Vernoff said she wanted to drive home the scene's importance and opted to air it without any music behind it. Both she and Clack stressed that awareness is the key to changing unconscious bias.

"As long as it's sitting there and you don't know it, it will continue to be passed on," Clack says, while giving Vernoff credit for empowering the writers to lean into topical subjects. "It's not something you can blame yourself for; it's society. Black men are being portrayed more often as criminals on the news and in the media; it's everywhere and it is part of growing up. When I was researching implicit bias, I found Project Implicit online. It's enlightening because it's for race, gender and sexuality. It explores how you feel in a split second vs. how you feel when you organize thoughts and answers. It was enlightening that people can still harbor these thoughts."

Vernoff, who has been outspoken about Hollywood's history of sexual harassment, sees a parallel between the industry's "reckoning" post-Harvey Weinstein and unconscious bias.

"What we're saying is if unconscious bias exists in all of us, the police are the focal point of this problem in the country because they're carrying guns. There are police departments in our country where chiefs have acknowledged implicit bias exists and put new protocols and training in place — and radically decreased the number of shootings and the number of shootings of black men," Vernoff says. "We in Hollywood are getting that message with #MeToo and Harvey and the impact of naming the problem, admitting it's a problem and now taking measures to solve it. It feels like real change. We have to name the problem and put systems in place."

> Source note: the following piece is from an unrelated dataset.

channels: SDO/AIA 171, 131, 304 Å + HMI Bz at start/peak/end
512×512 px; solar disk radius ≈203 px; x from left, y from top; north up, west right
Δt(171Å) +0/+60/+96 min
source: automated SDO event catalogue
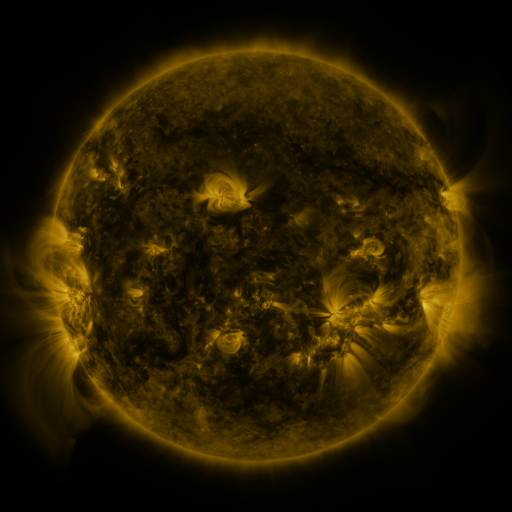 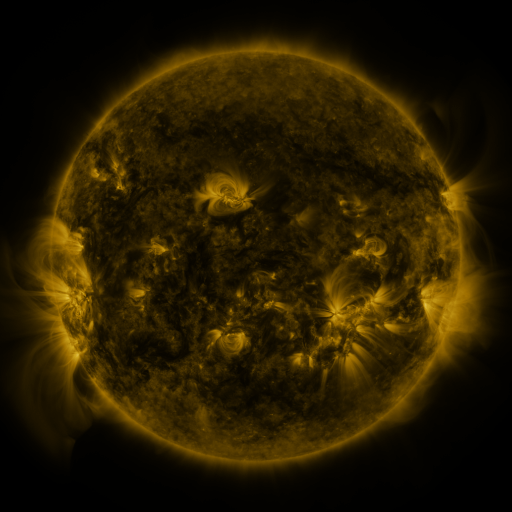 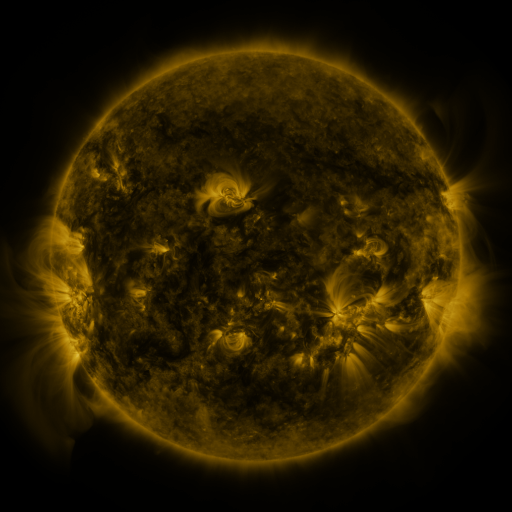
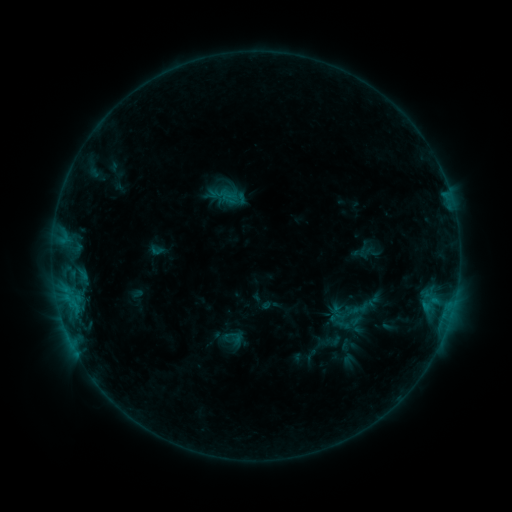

In a larger sense, Vernoff made it a point to take on topical subjects when she returned ahead of season 14. She told the writers that it was a priority to make Grey's funny — "like a rom-com again," she says — while also keeping the show's famed melodrama and romance. "We wanted to make it like the Shondaland rollercoaster [seen in the title card after every episode]," Vernoff says. "This is the saddest and most difficult episode of the season to process. And next week is also a really powerful and topical episode. But the one right after that is straight-up comedy. I don't know that I'm able to separate my art from the issues that interest me and make me feel and think deeply. Those things merge in every conversation we have in the writers' room."

Sums up Clack: "This year we are tackling these issues head-on. Having been here for every season, we've always dealt with them unconsciously by generally portraying the antidote to these misconceptions by portraying people as people with regular problems and not having everything based on race and how that affects you or how angry people are in the world. We had an unconscious bias story last season so we've been tackling these subjects, but this year we're speaking up about them and tackling them head-on."